Tom Morrello once said that "Music is like sausage." He was killing time on-stage in a club called Hotel Cafe in Hollywood. We were halfway through the encore trying to figure out a cover tune that none of us really knew. It was a mild form of chaos onstage. So as we switched instruments and tried to work it out, Tom told this parable to the patient crowd, "Music is like sausage. You love the final product but sometimes you don't want to see how it's made." It's one of my favorite stories to tell. I love finding something beautiful within the bizarre. Grace within contingency, as Gregory Wolfe might say.

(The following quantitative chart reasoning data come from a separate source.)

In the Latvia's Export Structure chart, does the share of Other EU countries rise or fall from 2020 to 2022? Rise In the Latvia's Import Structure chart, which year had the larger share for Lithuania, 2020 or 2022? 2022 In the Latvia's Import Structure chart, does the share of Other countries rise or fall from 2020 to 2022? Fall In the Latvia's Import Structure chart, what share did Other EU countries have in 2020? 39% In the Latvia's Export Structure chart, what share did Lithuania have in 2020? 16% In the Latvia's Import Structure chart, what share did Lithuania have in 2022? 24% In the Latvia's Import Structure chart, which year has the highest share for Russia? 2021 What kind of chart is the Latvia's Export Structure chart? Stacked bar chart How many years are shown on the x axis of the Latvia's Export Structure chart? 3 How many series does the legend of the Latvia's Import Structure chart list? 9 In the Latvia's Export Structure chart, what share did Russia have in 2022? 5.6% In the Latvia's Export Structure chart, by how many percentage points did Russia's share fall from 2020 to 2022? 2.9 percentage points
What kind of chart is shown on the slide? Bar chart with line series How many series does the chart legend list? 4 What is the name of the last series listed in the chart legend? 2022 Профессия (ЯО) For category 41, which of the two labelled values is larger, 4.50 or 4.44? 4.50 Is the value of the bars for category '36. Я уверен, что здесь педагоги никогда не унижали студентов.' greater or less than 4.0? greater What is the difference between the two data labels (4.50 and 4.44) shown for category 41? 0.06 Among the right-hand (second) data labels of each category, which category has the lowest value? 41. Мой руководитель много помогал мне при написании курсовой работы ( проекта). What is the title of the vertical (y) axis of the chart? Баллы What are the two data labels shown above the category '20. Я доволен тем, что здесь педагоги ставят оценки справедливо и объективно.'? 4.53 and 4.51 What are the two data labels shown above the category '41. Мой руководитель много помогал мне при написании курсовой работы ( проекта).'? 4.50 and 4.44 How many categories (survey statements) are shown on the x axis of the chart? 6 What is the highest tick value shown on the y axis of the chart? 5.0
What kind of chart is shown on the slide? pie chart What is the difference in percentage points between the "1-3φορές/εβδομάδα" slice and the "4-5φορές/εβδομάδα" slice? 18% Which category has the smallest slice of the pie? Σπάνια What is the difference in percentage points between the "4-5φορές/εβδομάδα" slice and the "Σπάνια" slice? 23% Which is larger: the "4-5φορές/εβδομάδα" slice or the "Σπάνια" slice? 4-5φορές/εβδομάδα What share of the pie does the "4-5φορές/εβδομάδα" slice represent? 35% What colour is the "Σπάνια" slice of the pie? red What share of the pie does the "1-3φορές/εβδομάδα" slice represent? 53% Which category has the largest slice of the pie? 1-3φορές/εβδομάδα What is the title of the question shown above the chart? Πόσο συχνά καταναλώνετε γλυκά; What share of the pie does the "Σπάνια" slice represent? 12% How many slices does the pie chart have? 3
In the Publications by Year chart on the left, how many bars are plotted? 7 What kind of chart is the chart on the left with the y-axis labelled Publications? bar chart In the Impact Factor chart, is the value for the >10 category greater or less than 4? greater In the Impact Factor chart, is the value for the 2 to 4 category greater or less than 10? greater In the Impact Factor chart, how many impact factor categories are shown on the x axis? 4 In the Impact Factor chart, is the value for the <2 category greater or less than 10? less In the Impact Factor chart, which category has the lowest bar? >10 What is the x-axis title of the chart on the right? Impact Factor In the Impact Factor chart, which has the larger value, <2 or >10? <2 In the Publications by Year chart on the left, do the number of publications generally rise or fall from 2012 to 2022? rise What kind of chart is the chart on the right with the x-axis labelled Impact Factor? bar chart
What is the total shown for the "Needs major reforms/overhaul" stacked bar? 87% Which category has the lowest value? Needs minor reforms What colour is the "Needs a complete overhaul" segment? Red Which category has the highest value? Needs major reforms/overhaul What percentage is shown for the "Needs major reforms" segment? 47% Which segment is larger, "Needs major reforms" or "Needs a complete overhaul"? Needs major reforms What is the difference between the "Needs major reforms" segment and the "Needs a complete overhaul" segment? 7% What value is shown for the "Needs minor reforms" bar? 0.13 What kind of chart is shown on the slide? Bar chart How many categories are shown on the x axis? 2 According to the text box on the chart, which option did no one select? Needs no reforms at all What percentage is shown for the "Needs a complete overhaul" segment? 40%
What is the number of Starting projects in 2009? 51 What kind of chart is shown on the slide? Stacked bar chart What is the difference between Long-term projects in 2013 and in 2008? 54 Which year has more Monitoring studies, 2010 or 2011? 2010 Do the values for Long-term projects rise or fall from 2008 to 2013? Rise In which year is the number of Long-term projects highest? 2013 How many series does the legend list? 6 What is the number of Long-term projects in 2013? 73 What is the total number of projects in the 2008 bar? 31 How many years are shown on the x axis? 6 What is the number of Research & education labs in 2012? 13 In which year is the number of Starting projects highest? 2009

Because after all, that's what music is. That's what life is. Re-appropriating the scraps we have at hand in an attempt to create something truly magnificent. Crafting timeless beauty out of our own temporal specific circumstances. My friends who practice yoga have a saying: "Fake it till you make it." Maybe that's what humans do best: we make it up as we go along.
You want to know the meaning of life? This is your highest calling: You are called into the dynamic co-creation of the cosmos. This breath is your canvas and your brush. These are the raw materials for your art, for the life you are making. Nothing is off limits. Your backyard, your piano, your paintbrush, your conversation, Rwanda, New Orleans, Iraq, your marriage, your soul. You're making a living with every step you take. So when you make a living, do not merely make money. Why settle for cash when joy is on the line? You feel a thrill when you dance, when you sing, when you finish your poem; even when you sweep the room, you see order pressing back against the chaos. So when you create, never settle for making a living — at least not the way that the world might define that phrase. When you make a living, you are speaking a new world into existence. You are creating grace within the confines. You are co-signing God's blank checks.
Jon Foreman is the lead singer and guitarist of Switchfoot. Many of Jon's formative and well-known songs were written and recorded at the Art House in Nashville. He and his wife, Emily, are much loved Art House guests and friends.